The transition from soluble to colloidal polyelectrolyte complex normally occurs at a critical non-stoichiometric charge ratio. Here, it is demonstrated that the conventional batch mixing produces heterogeneous binding and complexation, which can easily mask this soluble-colloidal complex transition (sol-col transition) even for weakly binding polyelectrolytes like polyacrylic acid (PAA) and poly(diallyldimethylammonium chloride) (PDADMAC). When mixed efficiently using multi-inlet vortex mixer (MIVM), the sol-col transition occurs beyond a critical charge ratio (n-/n+) and the large colloidal complexes are formed through the aggregation of small primary complexes (as revealed by atomic force microscopy). Moreover, the sol-col transition occurs at a constant charge ratio below the overlapping concentration (c*) of the long host polyelectrolyte, but at lower charge ratios above c* due to chain entanglement.
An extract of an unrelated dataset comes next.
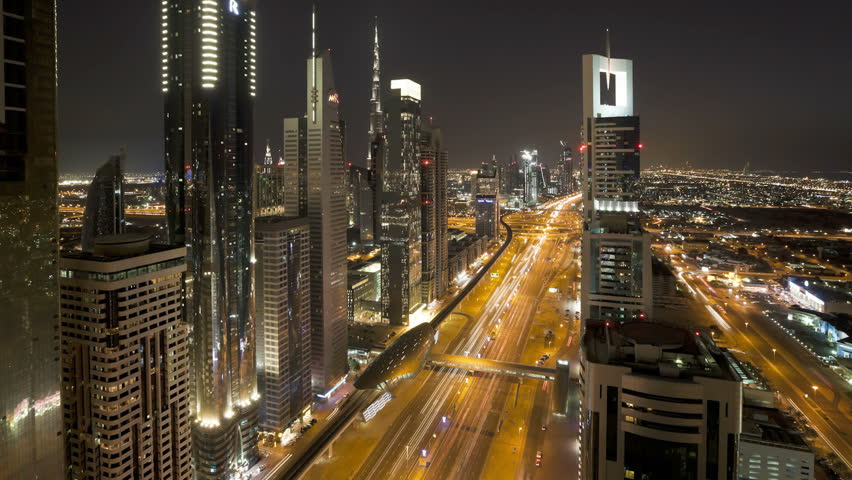 DUBAI, UNITED ARAB EMIRATES - CIRCA MAY 2011: Sheikh Zayed Rd, showing the new MTR track and station system and the Burj Khalifa, the worlds tallest building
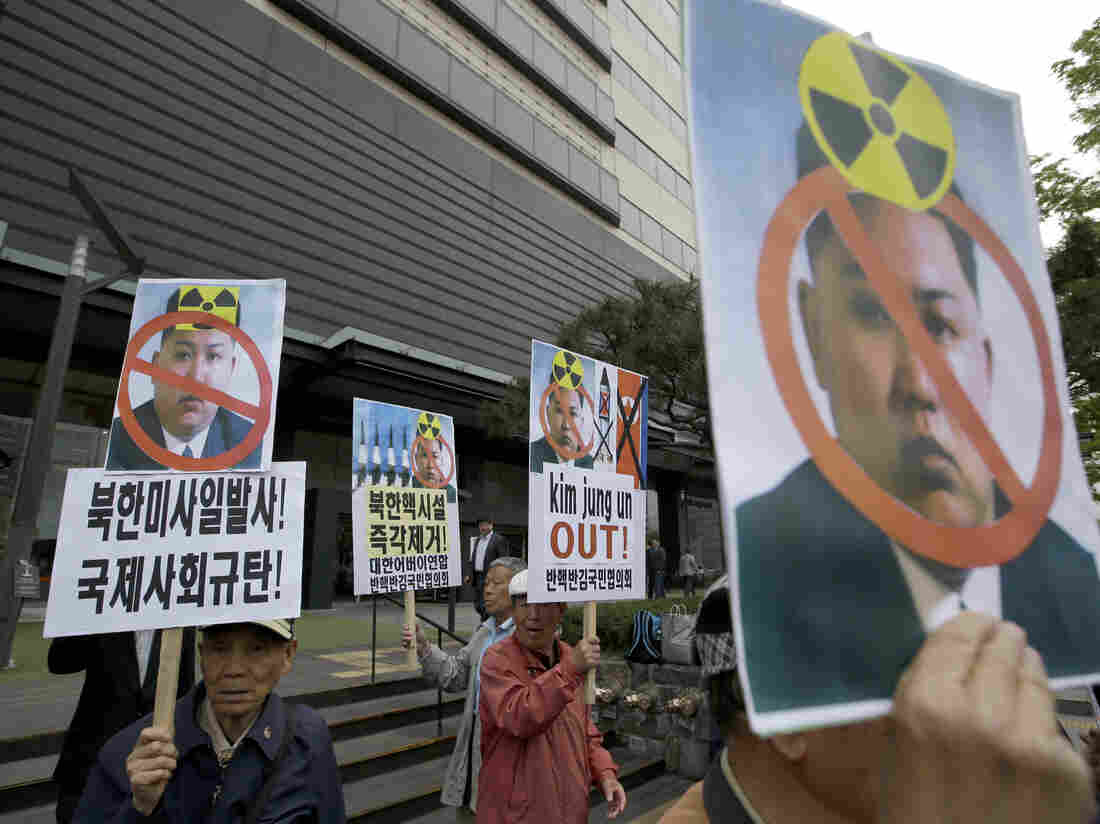 South Korean protesters hold pictures of North Korean leader Kim Jong Un during a rally last week in Seoul. Recent satellite imagery indicates the possibility that Pyongyang is readying for a new nuclear test.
When adding NaCl to the solution, the sol-col transition charge ratio first decreases, then remained stable for a period, and finally increased and vanished at high ionic strength. When replacing NaCl with chaotropic salts, the sol-col transition occurs at lower charge ratios, while kosmotropes has little impact. The solvent quality and polymer hydrophobicity effects are also discussed. With the assistance of rapid mixing, this study provides a more reliable way of studying the sol-col transition of polyelectrolyte complexes.